Let’s see the sample implementation of the unpickling process. Here in the example, we will deserialize the same “data.pickle” file we obtained by pickling the python object we made earlier. In the Pickle module’s load function we pass the file and then receive the Python object in a variable named ‘retrieved_data’.
# Unpickling example in Python import pickle # Pickling with open("data.pickle","rb") as file_handle: retrieved_data = pickle.load(file_handle) print(retrieved_data)
[23, 'Hello World', 'Python']
We can see, when we print the received_data, we get the same object which we pickled earlier. Thus, retrieving the python object from the pickled file is unpickling. While reading the file, the character ‘r’ stands for reading mode and the character ‘b’ denotes binary mode. So basically here we are reading a binary file.
What data types can be Pickled?
If we talk of the data types that support pickling, then those are Integer data types, Float data types, Boolean, Complex numbers, Strings and also the data types like Tuples, Lists, Sets all are compatible with pickling.
Pickling Use Cases:
Pickling can be used when a program’s state needs to be saved on the disk so that when it is restarted, it can start off from where it was previously left.

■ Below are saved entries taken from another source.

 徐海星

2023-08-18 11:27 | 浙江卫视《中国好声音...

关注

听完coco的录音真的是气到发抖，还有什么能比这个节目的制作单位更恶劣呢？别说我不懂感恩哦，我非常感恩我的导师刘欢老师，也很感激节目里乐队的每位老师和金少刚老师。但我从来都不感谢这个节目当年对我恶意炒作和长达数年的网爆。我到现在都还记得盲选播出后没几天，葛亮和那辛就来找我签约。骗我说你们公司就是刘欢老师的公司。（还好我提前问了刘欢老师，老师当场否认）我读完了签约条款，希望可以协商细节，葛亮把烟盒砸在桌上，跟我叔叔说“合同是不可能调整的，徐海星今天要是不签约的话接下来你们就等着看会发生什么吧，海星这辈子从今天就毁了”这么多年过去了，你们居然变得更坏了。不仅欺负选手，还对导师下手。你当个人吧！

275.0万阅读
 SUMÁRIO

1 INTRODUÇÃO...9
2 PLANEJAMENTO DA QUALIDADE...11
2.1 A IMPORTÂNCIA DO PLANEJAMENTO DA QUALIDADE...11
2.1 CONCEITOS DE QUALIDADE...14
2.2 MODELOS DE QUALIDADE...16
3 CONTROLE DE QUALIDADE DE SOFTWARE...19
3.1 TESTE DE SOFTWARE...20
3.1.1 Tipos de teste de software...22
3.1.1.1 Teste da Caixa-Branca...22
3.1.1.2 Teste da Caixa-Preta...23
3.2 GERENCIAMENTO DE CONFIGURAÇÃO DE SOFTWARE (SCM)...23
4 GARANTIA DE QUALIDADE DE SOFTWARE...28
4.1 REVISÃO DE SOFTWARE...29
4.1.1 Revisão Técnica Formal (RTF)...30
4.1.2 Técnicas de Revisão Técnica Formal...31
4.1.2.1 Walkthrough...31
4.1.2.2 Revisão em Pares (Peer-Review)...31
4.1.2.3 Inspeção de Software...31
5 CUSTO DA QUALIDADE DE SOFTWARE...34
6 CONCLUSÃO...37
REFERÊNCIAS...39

It is also very useful when python data needs to be sent over a TCP connection over a multicore or distributed system.
Whenever Python objects need to be stored in a database, pickling can be helpful.
Pickling can help in caching where we can convert an arbitrary python object to a string and use it as a dictionary key.
Some Dangers of Pickling:
As the documentation of the pickling module states that pickle module is not secure against incorrect or maliciously constructed data because, during unpickling, it executes any arbitrary code given to it. So it becomes very easy to create such data that may harm your device if it gets executed. So it is always a great practice to never ever unpickle the data that is received from an unauthorized or unknown source.
Finally, we can conclude that Pickling and Unpickling are quite simple but yet very important and useful processes. As a data scientist, your code needs to be serialized for several reasons such as to save your fitted model to the disk. So the pickle module makes the life of data scientists much easier who work with ML algorithms all the time. Just with the help of ‘dump’ and ‘load’ functions, they can easily pickle and unpickle their data.
Still while using the modules, one must always take care of vulnerabilities and should never use them between unknown parties. One must always ensure that the parties exchanging Pickle have an encrypted network connection.